▸ **TESTO FORNITO**

══════════

Da allora in poi il complesso costituito da un'ampia tenuta ed un appartamento nobile confinante con la splendida chiesa, prenderà il nome di Ducea Nelson. Anche se è poco probabile che  Horatio Nelson abbia mai visitato la "sua" ducea, da questo momento in poi tutti gli atti ufficiali firmati dall'ammiraglio inglese riporteranno la postilla "duca di Bronte".
Gli eredi di Nelson, i Nelson Hood, visconti di Bridport gestiranno la proprietà direttamente e più spesso attraverso diversi amministratori fiduciari sino al XX° secolo.
La Ducea, pur disponendo di estesi latifondi dove lavoravano una notevole massa braccianti fu interessata solo marginalmente dai moti siciliani del 1848, dal Governo Rivoluzionario di Ruggero Settimo del 1849, dai Fasci Siciliani e dai Fatti di Bronte del 1860. In particolare durante la rivolta dell'agosto del 1860 nella vicina Bronte (dove gli eredi Nelson-Bridport possedevano un palazzo di rappresentanza), la presenza della Ducea inglese ebbe un ruolo determinante: Garibaldi, inviò a Bronte il suo Nino Bixio per reprimere in maniera esemplare e sommaria la rivolta della popolazione insorta credendo negli ideali garibaldini e in attesa della redistribuzione delle terre, fino a quel momento in mano ai pochi notabili latifondisti filoborbonici, ma anche agli eredi dell'ammiraglio. L'eroe dei due mondi, attraverso Bixio, si rese responsabile della fucilazione di coloro che avevano creduto nei suoi proclami. Una beffa per il popolo, ma un servigio ai notabili locali e soprattutto agli inglesi che militarmente, e ancor più politicamente, avevano permesso il suo sbarco a Marsala. Alla fine del XIX° secolo la casa ducale verrà abitata dal poeta scozzese William Sharp che qui spirerà e sarà sepolto il 14 dicembre 1905.

══════════

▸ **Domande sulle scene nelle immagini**
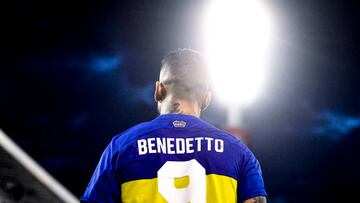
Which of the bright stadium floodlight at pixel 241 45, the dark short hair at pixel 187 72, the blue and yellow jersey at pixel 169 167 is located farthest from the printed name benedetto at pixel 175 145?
the bright stadium floodlight at pixel 241 45

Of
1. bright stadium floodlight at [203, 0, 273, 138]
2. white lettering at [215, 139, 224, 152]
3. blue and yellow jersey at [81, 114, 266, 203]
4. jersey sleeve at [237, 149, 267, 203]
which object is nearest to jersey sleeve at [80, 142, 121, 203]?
blue and yellow jersey at [81, 114, 266, 203]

══════════

▸ **COMPITO 1**
Nel testo sulla Ducea Nelson, chi mandò Garibaldi a Bronte per reprimere la rivolta del 1860?
▸ **COMPITO 2**
Ripeti la parte del testo sulla Ducea Nelson compresa tra "Da allora in" e "al XX° secolo.", estremi inclusi.
▸ **COMPITO 3**
Prosegui il testo sulla Ducea Nelson dal punto in cui si interrompe.

▸ **RISPOSTA AL COMPITO 1**
Garibaldi mandò a Bronte Nino Bixio.

▸ **RISPOSTA AL COMPITO 2**
Da allora in poi il complesso costituito da un'ampia tenuta ed un appartamento nobile confinante con la splendida chiesa, prenderà il nome di Ducea Nelson. Anche se è poco probabile che  Horatio Nelson abbia mai visitato la "sua" ducea, da questo momento in poi tutti gli atti ufficiali firmati dall'ammiraglio inglese riporteranno la postilla "duca di Bronte".
Gli eredi di Nelson, i Nelson Hood, visconti di Bridport gestiranno la proprietà direttamente e più spesso attraverso diversi amministratori fiduciari sino al XX° secolo.

▸ **RISPOSTA AL COMPITO 3**
Sotto il fascismo la ducea fu espropriata agli inglesi e, proprio di fronte all'ingresso principale, fu costruito un gruppo di case assegnate ai braccianti, fu chiamato "borgo Caracciolo"  a ricordo del rivoluzionario napoletano i cui propositi erano stati vanificati proprio da Nelson.
Durante la Seconda Guerra Mondiale la Ducea fu sede di comando militare tedesco. Con lo sbarco anglo-americano e la fine del conflitto, tornerà agli eredi Nelson-Bridport: l'imponenente  latifondo sarà largamente ridotto per i timori della più volte annunciata (ma blandamente realizzata) riforma agraria degli anni cinquanta. Attraverso acquisti forzati che gli inglesi,  anche con tassi di usura, imposero ai loro braccianti, il territorio di proprietà ducale si ridusse drasticamente.
Venne abbattuto inoltre borgo Caracciolo, ma i ruderi furono lasciati sul luogo quasi a sancire, simbolicamente, che le imprese dei rivoluzionari si concludono in maniera fallimentare.  Venne realizzata una piscina proprio a ridosso del giardino, una area del parco con alberi secolari fu sventrata per realizzare un campo da tennis con fondo bitumato. Secondo alcune  testimonianze i discendenti maschi di Nelson quando di passaggio per la ducea continuarono a praticare lo "ius primae noctis" con le giovani donne locali (questo spiegherebbe la presenza  tra i maniacesi di molte persone bionde e con gli occhi azzurri).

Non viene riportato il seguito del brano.